**ACTIVITY 1:** In the CL thread, what disease did the vet take a blood sample from the wether to test for?
**ACTIVITY 2:** Quote the CL thread, starting with "My mom knows" and going on through "looked up myself.".
**ACTIVITY 3:** Translate this sentence from the CL thread into Spanish: "Now I know that one of my other does ALSO has CL."

**PASSAGE TO READ:**
* * * * * * * * *

# CL...What Next?



## Froggy (Feb 27, 2011)

So...I had a thread earlier for one of my does. The vet came out this morning and said that yes, it is CL, and that she has another lump forming, and that she's practically ''a ticking bomb''...his advice? Cull her. (She is 120-133days pregnant)
And then, he checked out my wether that was losing weight. He took a blood sample so he can tested for Johnes. If it's Johnes, my wether is going to die. If it's something else, (the vet suggested a kidney infection or something similar), he might survive. 
Now I know that one of my other does ALSO has CL. She's pregnant and due in the next 10days. I don't know about my other two does...but chances are they have it too. 

He said that the babies won't have it unless they nurse...is it worth pulling the kids?

I am completely crushed. 
 :sigh: :veryangry: :GAAH: :tears: :tear: :mecry:


----------



## Timothy Hay (Feb 12, 2011)

Ok I know how you feel we have been dealing with this for 3 years I think.. we got it when we took a goat to be bred that one ended up dying because she wasn't very healthy any ways then 3 of our pygmy wethers got it and all three of those we put down, since then we have had several other goats that have had abscess and one of those doe's had a kid and the kid is fine and hasn't had problems... 

there is a vaccination that you can give them it is made for sheep but we give it to our goats..

My mom knows more about it then I do I will have her get on later and post more information.. she did a lot of research on it and talked to a lot of vets about it..


----------



## StaceyRosado (Oct 5, 2007)

First off I am sorry you are dealing with this. Having not had personal experience with CL thankfully I can only go by what I have heard and looked up myself.

* * * * * * * * *

**Dataset entries:**
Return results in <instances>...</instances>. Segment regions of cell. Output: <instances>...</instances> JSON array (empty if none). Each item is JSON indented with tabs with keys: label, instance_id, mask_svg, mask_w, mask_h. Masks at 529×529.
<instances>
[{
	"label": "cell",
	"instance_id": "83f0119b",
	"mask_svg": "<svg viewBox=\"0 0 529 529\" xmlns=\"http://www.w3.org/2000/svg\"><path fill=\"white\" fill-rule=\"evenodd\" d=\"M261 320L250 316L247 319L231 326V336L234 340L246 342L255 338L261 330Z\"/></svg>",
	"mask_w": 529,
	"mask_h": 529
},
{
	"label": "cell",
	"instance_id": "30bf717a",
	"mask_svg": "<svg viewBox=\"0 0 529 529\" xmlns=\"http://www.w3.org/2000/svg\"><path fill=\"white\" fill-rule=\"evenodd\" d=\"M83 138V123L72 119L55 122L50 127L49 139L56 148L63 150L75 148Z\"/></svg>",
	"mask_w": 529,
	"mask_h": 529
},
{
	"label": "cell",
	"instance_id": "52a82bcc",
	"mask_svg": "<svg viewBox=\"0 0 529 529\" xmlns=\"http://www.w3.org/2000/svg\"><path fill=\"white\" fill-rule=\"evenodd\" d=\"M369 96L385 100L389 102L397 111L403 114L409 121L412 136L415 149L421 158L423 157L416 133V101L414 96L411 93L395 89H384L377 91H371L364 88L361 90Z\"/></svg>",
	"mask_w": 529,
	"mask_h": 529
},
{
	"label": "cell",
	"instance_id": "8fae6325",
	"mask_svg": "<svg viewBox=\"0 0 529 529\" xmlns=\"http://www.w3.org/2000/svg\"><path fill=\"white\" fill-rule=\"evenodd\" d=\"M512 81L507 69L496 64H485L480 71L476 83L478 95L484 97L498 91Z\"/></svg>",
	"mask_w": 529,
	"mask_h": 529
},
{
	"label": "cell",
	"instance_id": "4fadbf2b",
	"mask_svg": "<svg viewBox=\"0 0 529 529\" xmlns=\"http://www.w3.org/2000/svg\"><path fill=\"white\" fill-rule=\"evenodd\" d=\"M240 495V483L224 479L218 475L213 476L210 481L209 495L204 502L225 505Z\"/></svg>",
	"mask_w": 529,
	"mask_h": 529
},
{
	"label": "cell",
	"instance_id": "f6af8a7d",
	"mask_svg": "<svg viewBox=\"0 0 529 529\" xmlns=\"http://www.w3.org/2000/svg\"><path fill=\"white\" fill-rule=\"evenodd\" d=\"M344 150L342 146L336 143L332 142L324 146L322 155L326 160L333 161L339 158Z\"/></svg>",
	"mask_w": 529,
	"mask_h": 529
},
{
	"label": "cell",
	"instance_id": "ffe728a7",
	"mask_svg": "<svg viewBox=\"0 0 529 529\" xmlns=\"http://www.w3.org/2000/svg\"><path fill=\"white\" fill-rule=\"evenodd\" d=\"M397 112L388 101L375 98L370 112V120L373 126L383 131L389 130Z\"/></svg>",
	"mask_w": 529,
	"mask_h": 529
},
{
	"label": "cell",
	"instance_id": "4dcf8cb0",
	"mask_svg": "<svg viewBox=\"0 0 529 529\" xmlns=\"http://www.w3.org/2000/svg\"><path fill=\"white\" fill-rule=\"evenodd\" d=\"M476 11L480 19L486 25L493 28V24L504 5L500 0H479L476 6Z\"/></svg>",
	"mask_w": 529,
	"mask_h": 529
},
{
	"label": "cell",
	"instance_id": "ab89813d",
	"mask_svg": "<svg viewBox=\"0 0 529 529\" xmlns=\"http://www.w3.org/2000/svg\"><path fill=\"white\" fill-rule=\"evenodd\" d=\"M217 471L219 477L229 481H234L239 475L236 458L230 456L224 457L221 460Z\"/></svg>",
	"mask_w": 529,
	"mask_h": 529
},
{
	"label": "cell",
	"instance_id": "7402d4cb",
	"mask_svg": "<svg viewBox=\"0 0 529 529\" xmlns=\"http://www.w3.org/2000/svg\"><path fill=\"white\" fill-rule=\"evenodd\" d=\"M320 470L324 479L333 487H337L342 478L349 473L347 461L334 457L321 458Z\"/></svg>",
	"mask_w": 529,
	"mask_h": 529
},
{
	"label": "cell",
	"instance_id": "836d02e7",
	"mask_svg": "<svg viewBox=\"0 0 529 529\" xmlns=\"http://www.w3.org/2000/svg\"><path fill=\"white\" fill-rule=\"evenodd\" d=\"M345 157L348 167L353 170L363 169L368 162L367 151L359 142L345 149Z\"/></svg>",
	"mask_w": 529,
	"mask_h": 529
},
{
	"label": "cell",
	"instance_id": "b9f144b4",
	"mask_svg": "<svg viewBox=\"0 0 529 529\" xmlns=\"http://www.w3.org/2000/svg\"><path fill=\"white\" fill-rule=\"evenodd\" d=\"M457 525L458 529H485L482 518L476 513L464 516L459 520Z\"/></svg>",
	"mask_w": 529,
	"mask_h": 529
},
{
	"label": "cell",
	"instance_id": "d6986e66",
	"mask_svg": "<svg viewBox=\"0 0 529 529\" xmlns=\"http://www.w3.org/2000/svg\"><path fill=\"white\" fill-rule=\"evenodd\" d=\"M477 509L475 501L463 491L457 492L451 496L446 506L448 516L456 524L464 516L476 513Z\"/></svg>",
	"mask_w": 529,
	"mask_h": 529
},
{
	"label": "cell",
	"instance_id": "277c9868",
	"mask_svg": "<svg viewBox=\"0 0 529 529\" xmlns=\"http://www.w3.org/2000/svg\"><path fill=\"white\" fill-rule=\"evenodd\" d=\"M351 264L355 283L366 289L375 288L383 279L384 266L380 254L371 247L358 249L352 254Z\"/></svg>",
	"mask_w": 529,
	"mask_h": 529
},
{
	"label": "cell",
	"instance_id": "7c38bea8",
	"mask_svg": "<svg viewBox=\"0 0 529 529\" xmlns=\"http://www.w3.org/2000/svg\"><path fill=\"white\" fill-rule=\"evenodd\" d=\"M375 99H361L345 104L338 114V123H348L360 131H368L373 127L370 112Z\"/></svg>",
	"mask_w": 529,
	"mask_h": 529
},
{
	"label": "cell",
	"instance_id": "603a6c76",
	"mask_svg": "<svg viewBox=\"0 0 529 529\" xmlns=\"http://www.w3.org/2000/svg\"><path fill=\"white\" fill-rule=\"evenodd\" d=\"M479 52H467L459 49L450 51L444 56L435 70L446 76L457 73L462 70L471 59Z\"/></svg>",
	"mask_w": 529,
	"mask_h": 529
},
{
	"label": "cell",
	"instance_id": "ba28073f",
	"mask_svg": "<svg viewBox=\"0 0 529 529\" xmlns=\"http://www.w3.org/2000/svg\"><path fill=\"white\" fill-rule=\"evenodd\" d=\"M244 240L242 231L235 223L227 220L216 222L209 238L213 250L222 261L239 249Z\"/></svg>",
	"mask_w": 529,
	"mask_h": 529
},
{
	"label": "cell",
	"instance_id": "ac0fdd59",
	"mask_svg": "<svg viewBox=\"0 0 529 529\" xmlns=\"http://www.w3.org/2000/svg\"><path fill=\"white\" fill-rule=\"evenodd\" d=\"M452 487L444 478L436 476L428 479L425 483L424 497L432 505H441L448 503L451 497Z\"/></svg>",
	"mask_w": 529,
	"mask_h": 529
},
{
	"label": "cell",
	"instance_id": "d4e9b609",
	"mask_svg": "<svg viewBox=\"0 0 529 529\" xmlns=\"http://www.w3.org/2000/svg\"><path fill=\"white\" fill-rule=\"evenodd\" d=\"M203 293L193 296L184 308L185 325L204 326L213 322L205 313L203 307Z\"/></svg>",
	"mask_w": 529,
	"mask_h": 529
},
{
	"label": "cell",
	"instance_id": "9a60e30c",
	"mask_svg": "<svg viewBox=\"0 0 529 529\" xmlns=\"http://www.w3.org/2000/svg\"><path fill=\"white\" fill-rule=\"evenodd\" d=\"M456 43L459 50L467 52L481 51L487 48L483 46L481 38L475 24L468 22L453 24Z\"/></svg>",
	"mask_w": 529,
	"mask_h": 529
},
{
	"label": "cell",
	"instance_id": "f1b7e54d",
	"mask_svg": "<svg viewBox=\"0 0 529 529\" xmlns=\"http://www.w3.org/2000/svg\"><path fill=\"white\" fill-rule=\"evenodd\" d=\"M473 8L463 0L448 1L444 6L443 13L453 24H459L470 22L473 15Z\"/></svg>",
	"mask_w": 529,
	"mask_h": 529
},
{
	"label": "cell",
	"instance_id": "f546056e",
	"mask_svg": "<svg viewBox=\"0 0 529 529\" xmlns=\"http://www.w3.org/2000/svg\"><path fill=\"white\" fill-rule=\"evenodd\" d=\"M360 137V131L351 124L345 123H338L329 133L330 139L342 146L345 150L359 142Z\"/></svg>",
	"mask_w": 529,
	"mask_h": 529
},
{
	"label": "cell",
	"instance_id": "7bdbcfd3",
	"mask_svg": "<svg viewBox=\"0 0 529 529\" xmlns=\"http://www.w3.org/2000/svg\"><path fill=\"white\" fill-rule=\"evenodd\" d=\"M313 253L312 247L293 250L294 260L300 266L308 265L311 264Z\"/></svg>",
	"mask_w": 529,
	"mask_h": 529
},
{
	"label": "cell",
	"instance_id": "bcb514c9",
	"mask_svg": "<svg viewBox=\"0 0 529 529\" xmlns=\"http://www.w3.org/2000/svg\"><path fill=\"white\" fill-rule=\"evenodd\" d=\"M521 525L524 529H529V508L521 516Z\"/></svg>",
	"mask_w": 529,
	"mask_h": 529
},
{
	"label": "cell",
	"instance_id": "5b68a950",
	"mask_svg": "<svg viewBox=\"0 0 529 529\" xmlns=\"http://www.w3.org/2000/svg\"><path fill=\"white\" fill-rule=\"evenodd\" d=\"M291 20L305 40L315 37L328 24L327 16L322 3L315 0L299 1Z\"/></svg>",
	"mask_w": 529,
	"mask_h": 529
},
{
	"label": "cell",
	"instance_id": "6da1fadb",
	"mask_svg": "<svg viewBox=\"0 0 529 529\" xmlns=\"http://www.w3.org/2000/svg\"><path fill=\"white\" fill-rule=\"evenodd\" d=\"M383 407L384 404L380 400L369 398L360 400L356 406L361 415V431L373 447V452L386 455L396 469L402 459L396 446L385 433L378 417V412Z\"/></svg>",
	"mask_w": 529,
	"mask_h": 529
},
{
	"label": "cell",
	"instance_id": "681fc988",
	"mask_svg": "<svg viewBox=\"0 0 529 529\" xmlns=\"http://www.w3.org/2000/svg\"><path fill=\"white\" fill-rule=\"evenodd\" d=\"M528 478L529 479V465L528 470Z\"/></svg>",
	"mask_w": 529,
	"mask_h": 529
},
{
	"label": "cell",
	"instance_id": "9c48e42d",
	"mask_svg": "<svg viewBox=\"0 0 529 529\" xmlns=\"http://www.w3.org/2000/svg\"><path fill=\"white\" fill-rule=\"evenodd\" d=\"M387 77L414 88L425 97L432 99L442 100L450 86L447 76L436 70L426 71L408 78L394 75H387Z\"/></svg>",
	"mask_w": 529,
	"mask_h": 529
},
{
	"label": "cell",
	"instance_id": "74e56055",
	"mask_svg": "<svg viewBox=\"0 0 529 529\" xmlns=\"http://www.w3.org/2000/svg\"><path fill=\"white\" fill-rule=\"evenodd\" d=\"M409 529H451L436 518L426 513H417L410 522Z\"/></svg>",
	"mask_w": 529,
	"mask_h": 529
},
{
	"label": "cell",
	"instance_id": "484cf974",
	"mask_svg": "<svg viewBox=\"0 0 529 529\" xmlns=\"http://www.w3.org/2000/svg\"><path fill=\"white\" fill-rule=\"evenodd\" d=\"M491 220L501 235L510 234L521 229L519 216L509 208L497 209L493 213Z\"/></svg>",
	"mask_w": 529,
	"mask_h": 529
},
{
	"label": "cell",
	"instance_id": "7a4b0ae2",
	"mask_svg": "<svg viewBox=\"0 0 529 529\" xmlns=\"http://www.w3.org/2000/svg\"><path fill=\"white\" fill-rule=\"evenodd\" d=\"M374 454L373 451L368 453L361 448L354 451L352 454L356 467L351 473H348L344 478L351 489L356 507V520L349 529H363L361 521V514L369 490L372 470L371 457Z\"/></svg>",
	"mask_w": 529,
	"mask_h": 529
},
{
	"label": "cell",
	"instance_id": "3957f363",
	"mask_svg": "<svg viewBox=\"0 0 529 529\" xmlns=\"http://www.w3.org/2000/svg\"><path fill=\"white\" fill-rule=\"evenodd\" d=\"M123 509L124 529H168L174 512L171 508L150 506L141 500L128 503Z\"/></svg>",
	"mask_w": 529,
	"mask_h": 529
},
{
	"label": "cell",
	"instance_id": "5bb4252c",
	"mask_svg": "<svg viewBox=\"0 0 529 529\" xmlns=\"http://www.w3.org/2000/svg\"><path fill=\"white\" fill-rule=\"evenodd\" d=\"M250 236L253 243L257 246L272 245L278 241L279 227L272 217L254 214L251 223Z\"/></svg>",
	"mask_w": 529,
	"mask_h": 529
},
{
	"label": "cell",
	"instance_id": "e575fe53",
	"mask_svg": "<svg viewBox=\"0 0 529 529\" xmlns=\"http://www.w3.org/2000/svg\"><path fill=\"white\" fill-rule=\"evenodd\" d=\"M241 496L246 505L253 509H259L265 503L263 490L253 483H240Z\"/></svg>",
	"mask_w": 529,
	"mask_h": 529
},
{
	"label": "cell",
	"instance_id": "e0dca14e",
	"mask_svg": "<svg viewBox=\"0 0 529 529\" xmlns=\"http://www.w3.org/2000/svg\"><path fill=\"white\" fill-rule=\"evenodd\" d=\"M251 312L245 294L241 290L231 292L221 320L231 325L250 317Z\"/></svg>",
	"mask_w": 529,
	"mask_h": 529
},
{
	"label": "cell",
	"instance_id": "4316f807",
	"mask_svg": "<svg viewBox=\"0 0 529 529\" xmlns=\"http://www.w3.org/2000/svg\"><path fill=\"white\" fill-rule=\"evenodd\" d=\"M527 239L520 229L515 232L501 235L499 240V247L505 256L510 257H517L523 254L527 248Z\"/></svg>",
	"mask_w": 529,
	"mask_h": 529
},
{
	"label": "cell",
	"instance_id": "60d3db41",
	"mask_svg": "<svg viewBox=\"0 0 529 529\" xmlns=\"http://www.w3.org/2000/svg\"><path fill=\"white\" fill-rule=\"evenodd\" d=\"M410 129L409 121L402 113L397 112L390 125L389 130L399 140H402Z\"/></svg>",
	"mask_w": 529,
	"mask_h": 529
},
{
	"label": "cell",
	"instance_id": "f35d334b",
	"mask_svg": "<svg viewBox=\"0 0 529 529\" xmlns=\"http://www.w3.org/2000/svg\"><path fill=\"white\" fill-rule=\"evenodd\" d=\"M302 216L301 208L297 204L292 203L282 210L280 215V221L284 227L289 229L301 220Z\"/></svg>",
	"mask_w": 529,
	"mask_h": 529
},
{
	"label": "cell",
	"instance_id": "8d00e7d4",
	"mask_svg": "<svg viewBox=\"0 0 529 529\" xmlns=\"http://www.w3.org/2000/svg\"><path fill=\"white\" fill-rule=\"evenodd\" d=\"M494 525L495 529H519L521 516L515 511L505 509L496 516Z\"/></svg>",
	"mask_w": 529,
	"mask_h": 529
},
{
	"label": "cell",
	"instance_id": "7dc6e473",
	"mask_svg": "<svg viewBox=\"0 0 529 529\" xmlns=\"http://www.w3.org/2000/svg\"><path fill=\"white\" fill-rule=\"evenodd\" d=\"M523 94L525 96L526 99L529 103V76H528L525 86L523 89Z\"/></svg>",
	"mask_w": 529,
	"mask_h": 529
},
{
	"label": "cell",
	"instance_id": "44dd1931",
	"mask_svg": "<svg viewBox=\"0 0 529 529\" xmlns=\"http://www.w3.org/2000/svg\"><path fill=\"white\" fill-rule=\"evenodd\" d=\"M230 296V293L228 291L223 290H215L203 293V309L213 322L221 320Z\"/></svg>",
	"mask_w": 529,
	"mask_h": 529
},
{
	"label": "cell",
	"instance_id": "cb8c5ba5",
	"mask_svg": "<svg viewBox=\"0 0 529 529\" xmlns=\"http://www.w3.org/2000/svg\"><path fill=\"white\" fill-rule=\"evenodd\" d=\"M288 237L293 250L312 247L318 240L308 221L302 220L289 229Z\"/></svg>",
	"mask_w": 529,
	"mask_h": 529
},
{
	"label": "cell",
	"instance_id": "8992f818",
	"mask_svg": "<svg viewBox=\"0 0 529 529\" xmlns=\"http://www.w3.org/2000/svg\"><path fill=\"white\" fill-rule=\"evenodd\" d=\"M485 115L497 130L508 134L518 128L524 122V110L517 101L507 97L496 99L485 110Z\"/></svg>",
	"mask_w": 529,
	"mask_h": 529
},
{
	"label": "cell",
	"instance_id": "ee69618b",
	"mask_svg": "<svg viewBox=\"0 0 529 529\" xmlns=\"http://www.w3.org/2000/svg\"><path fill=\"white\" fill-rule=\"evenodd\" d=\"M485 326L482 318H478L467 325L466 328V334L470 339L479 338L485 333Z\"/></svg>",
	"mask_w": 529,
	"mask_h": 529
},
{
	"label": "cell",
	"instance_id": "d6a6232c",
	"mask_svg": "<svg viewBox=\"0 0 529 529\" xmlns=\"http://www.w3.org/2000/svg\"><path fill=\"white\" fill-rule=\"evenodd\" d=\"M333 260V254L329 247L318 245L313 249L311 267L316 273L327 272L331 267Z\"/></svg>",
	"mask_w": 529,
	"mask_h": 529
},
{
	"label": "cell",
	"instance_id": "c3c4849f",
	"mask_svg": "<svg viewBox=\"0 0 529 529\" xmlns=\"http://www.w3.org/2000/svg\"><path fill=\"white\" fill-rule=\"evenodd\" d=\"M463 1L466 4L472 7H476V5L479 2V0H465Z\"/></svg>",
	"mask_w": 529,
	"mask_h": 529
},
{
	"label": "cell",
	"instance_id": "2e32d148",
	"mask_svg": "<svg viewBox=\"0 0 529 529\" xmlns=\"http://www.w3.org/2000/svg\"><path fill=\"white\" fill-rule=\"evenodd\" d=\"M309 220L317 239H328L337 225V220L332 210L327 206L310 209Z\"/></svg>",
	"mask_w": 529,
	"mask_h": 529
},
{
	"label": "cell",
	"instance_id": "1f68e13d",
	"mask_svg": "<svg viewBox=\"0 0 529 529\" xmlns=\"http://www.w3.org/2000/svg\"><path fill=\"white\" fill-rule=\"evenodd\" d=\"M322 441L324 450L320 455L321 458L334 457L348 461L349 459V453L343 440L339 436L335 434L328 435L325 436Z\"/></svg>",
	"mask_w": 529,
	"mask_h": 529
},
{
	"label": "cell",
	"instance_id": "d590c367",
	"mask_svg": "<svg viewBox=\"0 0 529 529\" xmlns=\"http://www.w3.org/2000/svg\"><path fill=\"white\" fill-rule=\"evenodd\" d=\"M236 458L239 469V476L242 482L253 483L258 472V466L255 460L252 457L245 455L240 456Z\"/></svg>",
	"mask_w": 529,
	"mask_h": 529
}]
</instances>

* * * * * * * * *

**EXPECTED OUTPUT 1:** Johnes

**EXPECTED OUTPUT 2:**
My mom knows more about it then I do I will have her get on later and post more information.. she did a lot of research on it and talked to a lot of vets about it..


----------



## StaceyRosado (Oct 5, 2007)

First off I am sorry you are dealing with this. Having not had personal experience with CL thankfully I can only go by what I have heard and looked up myself.

**EXPECTED OUTPUT 3:** Ahora sé que otra de mis cabras TAMBIÉN tiene CL.